The high temperature creep performance of high alumina bricks is expressed by creep rate. The torsional creep rate of the first-grade and second-grade high-alumina bricks is similar, and at 1200 °C, the creep rate is 0.25~0.29×10-5R.h, while the creep rate of the third-grade high-alumina brick is 3.5 at the same temperature ×10 R.h. -5r h, which is 10 times that of the first and second grade high alumina bricks. Phase analysis shows that the glass phase content of the first and second grade high alumina bricks is 7%~9%, and the glass phase content of the third and second grade high alumina bricks is 20%. The creep rate is not only related to the amount of glassy phase, but also to the composition of the glassy phase and its composition. high temperature viscosity. At 1200°C, the liquid phase viscosity of the third-grade high-alumina brick is only half of that of the first-grade high-alumina brick, and 26% of that of the second-grade high-alumina brick. Therefore, in the creep behavior of the three-stage high alumina brick, the glass phase plays a leading role, and besides the primary and secondary glass effects, the grain boundary creep also plays an important role. The higher the rate of direct bonding between crystal phases, the higher the grain boundary creep. more obvious. Obviously, improving the purity of raw materials in production, changing the chemical and mineral composition of the matrix, reducing the number of glass phases and adjusting the composition of glass phases are the keys to improving high temperature creep. At the same time, it can also improve high temperature volume stability and slag resistance.

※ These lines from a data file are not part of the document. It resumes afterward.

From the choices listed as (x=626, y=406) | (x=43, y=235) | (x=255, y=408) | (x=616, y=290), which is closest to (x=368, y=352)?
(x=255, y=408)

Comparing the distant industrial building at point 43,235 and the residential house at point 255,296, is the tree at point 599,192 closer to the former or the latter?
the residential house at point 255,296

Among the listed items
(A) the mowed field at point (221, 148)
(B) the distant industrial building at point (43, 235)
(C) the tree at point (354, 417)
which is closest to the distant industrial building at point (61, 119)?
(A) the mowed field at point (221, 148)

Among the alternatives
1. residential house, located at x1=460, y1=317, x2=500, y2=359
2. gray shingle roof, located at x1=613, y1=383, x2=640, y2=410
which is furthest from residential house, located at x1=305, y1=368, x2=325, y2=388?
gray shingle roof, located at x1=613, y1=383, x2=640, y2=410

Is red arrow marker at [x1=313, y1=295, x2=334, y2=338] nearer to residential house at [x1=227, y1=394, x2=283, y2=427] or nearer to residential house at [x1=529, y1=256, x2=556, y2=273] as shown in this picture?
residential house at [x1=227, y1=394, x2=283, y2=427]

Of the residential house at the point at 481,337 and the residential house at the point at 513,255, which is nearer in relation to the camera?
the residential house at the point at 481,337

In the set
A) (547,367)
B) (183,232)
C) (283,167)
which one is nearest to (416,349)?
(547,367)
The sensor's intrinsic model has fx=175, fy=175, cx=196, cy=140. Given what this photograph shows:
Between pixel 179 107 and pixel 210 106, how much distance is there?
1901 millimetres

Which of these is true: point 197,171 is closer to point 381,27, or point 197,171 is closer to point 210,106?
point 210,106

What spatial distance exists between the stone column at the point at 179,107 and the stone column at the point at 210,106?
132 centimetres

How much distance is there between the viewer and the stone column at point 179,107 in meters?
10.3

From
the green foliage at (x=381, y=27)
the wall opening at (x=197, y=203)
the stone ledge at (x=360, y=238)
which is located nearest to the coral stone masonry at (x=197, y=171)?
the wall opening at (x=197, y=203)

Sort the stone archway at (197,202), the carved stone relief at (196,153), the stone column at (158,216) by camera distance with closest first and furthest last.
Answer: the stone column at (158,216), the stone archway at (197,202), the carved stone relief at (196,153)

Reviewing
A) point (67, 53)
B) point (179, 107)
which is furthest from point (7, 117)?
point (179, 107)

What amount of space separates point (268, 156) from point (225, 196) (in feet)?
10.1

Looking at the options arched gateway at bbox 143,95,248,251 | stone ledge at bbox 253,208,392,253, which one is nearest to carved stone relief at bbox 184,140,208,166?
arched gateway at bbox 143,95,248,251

The thermal shock stability of high alumina bricks is poor, which is closely related to the phase composition of the product. In production, measures such as adjusting the particle composition of the mud and improving the particle structure characteristics of the product are usually adopted to properly improve its thermal shock stability. Adding an appropriate amount of synthetic cordierite and zircon micropowder in the ingredients produces a product with high thermal shock stability and high alumina, which has achieved certain results.
High alumina bricks are widely used as lining materials for thermal equipment used in industrial production fields such as metallurgy, machinery manufacturing, petrochemical industry, electric power and light industry.